Namun, hingga saat ini, Indonesia belum memiliki undang-undang khusus yang mengatur AI. Regulasi yang ada lebih bersifat pedoman etis dan belum mengikat secara hukum. Hal ini menimbulkan urgensi untuk membentuk kerangka hukum yang komprehensif guna mengatur implementasi AI secara lebih tegas dan terarah.
Dalam upaya menjaga implementasi AI yang beretika, Komite Nasional Indonesia untuk UNESCO (KNIU) berkomitmen memantau penerapan AI sesuai dengan rekomendasi UNESCO yang dipublikasikan pada tahun 2021. KNIU bekerja sama dengan berbagai pemangku kepentingan, termasuk Kominfo, untuk memastikan program pengembangan AI di Indonesia berjalan sesuai dengan prinsip-prinsip etika yang telah ditetapkan.
Secara keseluruhan, meskipun telah ada upaya untuk mengatur penggunaan AI melalui pedoman etis dan pendekatan berbasis risiko, Indonesia masih memerlukan regulasi yang lebih spesifik dan mengikat secara hukum untuk memastikan pemanfaatan AI, termasuk AI agentif, berjalan secara aman, etis, dan sesuai dengan nilai-nilai yang dijunjung tinggi oleh masyarakat.
Negara yang telah Memiliki Undang-undang Khusus
Beberapa negara telah mengadopsi undang-undang khusus untuk mengatur penggunaan kecerdasan buatan (AI).
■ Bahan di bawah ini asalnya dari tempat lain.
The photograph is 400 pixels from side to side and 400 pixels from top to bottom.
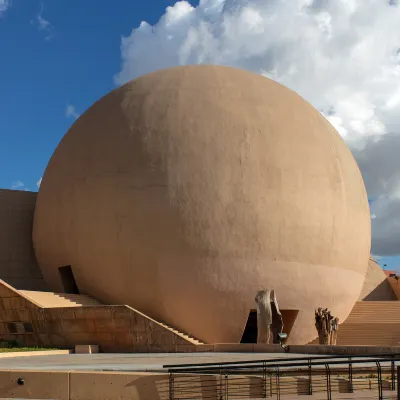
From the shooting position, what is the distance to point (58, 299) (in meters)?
21.7

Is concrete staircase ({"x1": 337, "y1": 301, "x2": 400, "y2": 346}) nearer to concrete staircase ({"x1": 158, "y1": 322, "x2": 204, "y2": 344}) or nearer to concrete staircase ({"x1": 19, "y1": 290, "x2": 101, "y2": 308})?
concrete staircase ({"x1": 158, "y1": 322, "x2": 204, "y2": 344})

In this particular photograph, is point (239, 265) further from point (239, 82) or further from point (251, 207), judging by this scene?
point (239, 82)

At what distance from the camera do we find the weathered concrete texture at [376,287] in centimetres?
3231

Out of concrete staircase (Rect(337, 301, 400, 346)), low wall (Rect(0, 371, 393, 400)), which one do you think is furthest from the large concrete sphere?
low wall (Rect(0, 371, 393, 400))

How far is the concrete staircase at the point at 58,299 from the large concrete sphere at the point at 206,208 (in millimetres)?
364

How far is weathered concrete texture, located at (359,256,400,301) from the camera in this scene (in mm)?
32312

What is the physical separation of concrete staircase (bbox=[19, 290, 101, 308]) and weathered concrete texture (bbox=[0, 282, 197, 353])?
50 centimetres

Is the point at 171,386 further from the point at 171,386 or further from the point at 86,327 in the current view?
the point at 86,327

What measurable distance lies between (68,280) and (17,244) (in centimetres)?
409

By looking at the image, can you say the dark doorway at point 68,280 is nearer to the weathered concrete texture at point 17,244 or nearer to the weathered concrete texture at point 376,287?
the weathered concrete texture at point 17,244

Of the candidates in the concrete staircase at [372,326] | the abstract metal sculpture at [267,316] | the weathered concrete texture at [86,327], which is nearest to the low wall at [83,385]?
the weathered concrete texture at [86,327]

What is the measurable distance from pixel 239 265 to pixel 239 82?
664 cm

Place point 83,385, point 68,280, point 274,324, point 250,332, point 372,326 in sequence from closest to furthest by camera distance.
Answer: point 83,385 → point 274,324 → point 68,280 → point 250,332 → point 372,326

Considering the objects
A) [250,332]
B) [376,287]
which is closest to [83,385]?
[250,332]
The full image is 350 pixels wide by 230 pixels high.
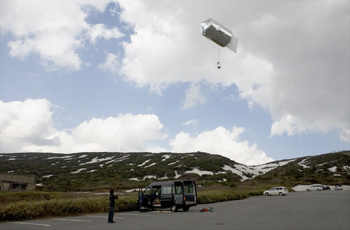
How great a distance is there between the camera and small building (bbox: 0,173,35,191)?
40094mm

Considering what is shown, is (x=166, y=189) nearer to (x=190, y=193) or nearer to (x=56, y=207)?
(x=190, y=193)

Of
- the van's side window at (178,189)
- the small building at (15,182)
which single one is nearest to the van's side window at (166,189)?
the van's side window at (178,189)

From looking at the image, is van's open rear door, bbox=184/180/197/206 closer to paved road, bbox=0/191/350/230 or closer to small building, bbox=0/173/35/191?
paved road, bbox=0/191/350/230

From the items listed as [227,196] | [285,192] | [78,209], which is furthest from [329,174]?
[78,209]

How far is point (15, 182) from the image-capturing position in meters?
42.1

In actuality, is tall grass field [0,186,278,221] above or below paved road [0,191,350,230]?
above

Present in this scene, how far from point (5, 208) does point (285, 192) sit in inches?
1516

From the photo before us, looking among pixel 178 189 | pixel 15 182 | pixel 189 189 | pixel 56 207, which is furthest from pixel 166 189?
pixel 15 182

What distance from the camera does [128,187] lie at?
49.7 m

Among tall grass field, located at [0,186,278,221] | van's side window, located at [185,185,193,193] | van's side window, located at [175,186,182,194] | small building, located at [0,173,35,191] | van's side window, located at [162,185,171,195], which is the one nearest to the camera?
tall grass field, located at [0,186,278,221]

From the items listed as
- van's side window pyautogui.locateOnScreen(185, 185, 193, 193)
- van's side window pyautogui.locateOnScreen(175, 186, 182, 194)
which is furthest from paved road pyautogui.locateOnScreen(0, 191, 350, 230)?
van's side window pyautogui.locateOnScreen(185, 185, 193, 193)

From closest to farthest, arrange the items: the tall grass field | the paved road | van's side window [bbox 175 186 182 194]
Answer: the paved road, the tall grass field, van's side window [bbox 175 186 182 194]

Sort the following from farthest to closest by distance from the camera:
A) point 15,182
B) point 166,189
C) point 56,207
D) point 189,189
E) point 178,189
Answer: point 15,182
point 189,189
point 166,189
point 178,189
point 56,207

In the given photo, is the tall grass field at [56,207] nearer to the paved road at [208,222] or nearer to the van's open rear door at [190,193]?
the paved road at [208,222]
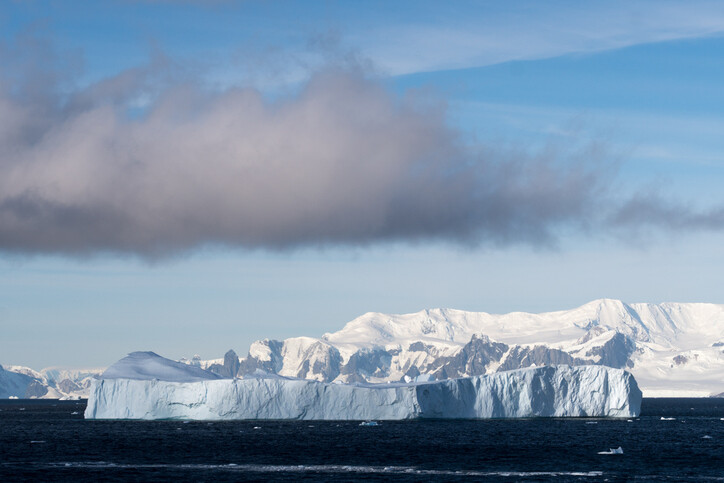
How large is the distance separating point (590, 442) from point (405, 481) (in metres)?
28.7

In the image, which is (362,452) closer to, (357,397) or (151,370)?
(357,397)

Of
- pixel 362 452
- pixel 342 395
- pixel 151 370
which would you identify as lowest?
pixel 362 452

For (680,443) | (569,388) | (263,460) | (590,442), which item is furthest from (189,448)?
(569,388)

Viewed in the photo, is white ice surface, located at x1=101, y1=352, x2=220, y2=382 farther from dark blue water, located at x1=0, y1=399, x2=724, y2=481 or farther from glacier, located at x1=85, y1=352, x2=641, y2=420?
dark blue water, located at x1=0, y1=399, x2=724, y2=481

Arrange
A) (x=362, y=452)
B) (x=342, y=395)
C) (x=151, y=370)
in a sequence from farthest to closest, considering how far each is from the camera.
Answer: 1. (x=151, y=370)
2. (x=342, y=395)
3. (x=362, y=452)

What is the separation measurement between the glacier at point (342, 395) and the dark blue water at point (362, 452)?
160 cm

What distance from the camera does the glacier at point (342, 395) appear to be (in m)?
89.7

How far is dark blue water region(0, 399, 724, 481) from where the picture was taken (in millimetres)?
53125

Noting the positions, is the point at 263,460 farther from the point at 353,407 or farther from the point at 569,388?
the point at 569,388

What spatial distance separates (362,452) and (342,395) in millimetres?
24689

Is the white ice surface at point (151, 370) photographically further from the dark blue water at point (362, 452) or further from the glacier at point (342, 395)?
the dark blue water at point (362, 452)

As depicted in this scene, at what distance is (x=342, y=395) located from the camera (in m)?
90.6

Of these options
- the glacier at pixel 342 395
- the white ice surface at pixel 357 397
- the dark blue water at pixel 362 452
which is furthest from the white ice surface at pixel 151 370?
the dark blue water at pixel 362 452

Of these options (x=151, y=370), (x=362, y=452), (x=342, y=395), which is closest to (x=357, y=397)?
(x=342, y=395)
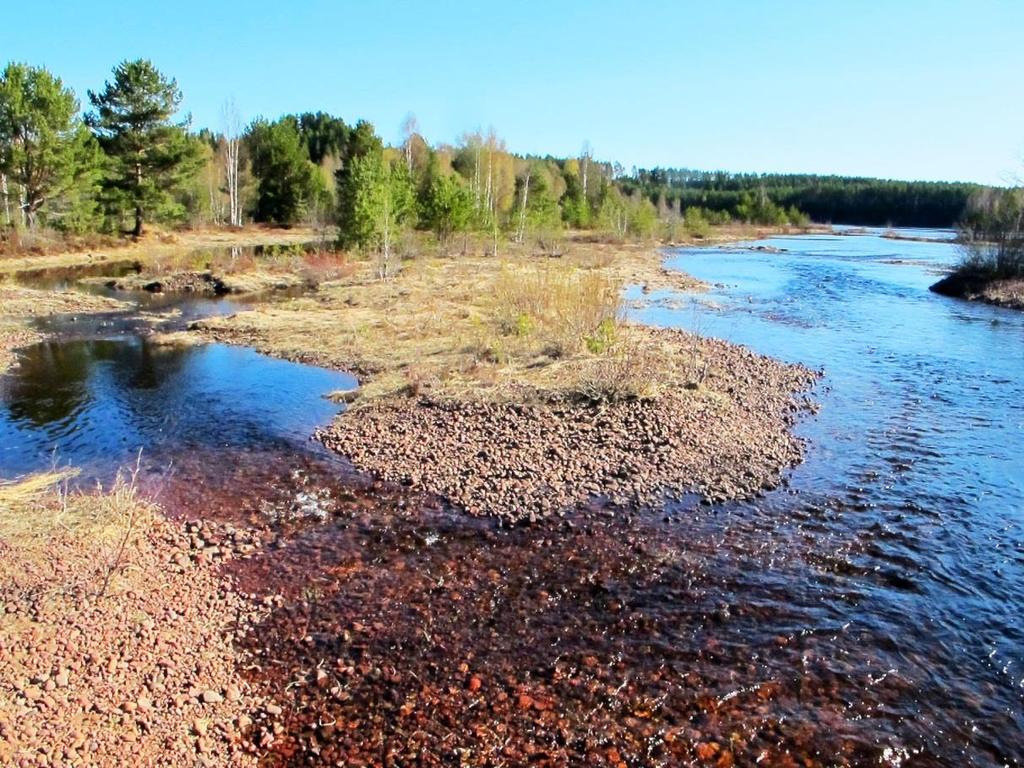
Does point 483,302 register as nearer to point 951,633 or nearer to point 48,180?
point 951,633

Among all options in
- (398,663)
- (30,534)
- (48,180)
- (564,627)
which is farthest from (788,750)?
(48,180)

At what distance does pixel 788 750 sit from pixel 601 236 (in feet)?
250

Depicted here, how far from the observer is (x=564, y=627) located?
27.0ft

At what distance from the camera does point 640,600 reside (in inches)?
348

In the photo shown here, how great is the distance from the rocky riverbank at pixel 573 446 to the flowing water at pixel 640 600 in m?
0.61

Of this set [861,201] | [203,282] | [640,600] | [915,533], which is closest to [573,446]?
[640,600]

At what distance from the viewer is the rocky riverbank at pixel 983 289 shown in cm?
3700

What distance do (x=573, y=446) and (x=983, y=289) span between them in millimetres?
→ 37185

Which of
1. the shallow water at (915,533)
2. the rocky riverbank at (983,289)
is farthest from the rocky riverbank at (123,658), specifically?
the rocky riverbank at (983,289)

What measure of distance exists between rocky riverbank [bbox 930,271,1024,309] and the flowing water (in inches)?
965

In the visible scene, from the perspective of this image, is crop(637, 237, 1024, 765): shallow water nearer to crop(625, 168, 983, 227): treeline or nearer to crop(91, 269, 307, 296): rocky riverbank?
crop(91, 269, 307, 296): rocky riverbank

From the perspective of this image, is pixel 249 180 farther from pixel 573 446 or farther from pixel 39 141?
pixel 573 446

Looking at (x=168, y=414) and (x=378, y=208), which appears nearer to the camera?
(x=168, y=414)

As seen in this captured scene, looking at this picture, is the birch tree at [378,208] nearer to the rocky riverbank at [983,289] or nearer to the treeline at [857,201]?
the rocky riverbank at [983,289]
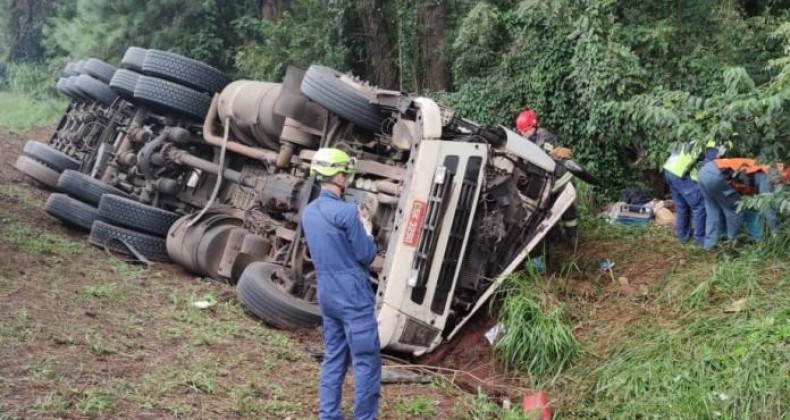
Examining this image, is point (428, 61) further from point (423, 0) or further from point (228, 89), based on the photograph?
point (228, 89)

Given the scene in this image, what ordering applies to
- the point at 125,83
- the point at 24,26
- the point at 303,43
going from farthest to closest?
the point at 24,26
the point at 303,43
the point at 125,83

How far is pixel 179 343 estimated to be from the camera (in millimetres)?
5098

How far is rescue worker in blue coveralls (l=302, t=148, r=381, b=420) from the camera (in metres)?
4.08

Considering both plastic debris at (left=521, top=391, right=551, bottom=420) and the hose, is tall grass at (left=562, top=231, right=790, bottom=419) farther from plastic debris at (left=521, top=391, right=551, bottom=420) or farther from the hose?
the hose

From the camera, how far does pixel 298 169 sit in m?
6.88

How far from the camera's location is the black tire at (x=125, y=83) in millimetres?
8805

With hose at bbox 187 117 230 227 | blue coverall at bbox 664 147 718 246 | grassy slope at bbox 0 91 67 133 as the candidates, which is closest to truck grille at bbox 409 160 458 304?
blue coverall at bbox 664 147 718 246

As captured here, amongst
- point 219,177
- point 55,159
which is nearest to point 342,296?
point 219,177

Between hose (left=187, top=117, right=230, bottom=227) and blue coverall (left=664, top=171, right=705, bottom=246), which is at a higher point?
blue coverall (left=664, top=171, right=705, bottom=246)

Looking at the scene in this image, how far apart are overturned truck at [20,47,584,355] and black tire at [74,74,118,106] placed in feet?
4.70

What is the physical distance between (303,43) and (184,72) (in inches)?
258

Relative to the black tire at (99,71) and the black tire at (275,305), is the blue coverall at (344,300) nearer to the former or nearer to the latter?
the black tire at (275,305)

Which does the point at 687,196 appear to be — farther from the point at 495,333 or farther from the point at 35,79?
the point at 35,79

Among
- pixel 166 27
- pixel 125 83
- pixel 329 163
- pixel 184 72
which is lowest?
pixel 329 163
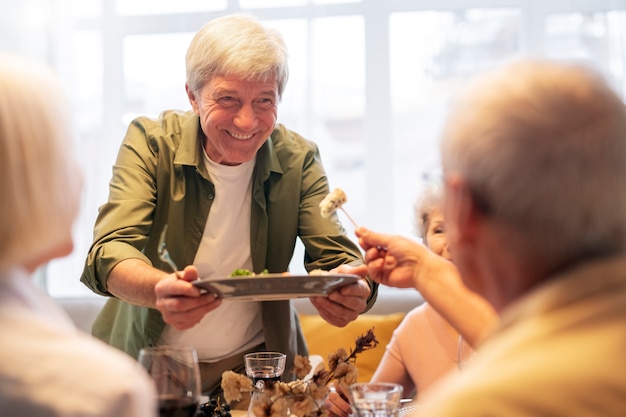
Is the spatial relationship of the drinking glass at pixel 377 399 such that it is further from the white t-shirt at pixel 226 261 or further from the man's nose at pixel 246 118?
the man's nose at pixel 246 118

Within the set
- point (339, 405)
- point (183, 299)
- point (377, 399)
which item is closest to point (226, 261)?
point (183, 299)

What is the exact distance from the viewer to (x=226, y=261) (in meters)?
2.63

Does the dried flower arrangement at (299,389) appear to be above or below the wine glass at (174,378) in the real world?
below

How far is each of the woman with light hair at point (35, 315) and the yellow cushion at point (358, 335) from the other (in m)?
3.25

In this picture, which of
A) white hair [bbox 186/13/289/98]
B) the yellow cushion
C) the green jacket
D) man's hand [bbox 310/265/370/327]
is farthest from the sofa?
white hair [bbox 186/13/289/98]

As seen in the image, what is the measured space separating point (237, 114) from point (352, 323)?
7.02 feet

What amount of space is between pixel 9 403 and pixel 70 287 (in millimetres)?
4175

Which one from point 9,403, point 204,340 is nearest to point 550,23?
point 204,340

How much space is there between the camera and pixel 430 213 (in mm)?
2895

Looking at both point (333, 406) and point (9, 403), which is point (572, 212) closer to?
point (9, 403)

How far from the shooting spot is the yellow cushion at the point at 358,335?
432 cm

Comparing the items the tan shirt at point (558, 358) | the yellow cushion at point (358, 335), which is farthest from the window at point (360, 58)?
the tan shirt at point (558, 358)

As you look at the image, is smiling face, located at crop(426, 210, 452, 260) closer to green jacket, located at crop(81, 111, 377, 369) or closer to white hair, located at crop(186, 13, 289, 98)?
green jacket, located at crop(81, 111, 377, 369)

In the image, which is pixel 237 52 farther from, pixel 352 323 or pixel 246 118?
pixel 352 323
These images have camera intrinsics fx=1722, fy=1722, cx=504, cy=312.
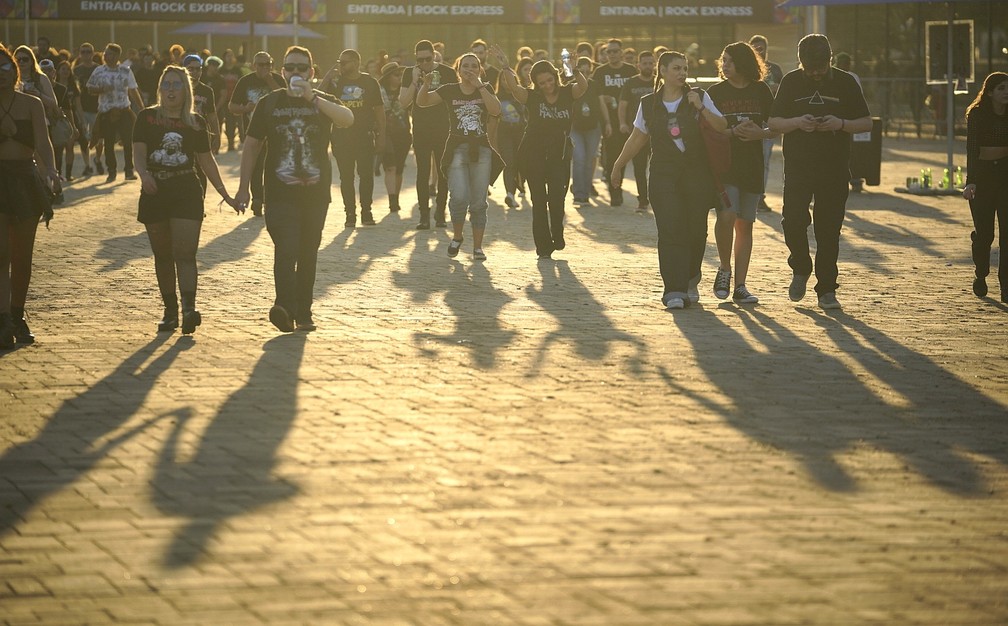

Berikut adalah beberapa di antaranya:
Uni Eropa: Pada Maret 2024, Parlemen Eropa mengesahkan “Artificial Intelligence Act”, sebuah regulasi komprehensif yang bertujuan melindungi hak-hak dasar, demokrasi, dan supremasi hukum dari risiko yang ditimbulkan oleh AI. Regulasi ini menetapkan kewajiban bagi sistem AI berdasarkan tingkat risikonya dan melarang aplikasi AI tertentu yang dianggap mengancam hak warga negara.
China: Mulai 15 Agustus 2023, China memberlakukan serangkaian langkah sementara yang mewajibkan penyedia layanan AI untuk menyerahkan penilaian keamanan dan memperoleh izin sebelum merilis produk AI ke pasar. Langkah ini bertujuan memastikan bahwa pengembangan dan penggunaan AI di China sesuai dengan standar keamanan dan etika yang ditetapkan pemerintah.
Selain itu, negara-negara lain seperti Amerika Serikat dan Inggris sedang dalam proses merumuskan regulasi terkait AI, meskipun belum ada undang-undang khusus yang disahkan hingga saat ini. Langkah-langkah ini mencerminkan upaya global untuk mengatur pengembangan dan implementasi AI secara bertanggung jawab, guna meminimalkan risiko dan memaksimalkan manfaat teknologi tersebut bagi masyarakat.
Setiap teknologi membawa risiko dan manfaatnya sendiri. Para pemimpin bisnis yang terlalu cepat mengadopsi AI agentif tanpa kesiapan yang memadai dapat menghadapi lebih banyak tantangan daripada solusi. Oleh karena itu, penting bagi organisasi untuk mendekati AI dengan strategi yang terukur, memastikan bahwa keandalan dan kepercayaan tetap menjadi prioritas utama dalam implementasi teknologi ini.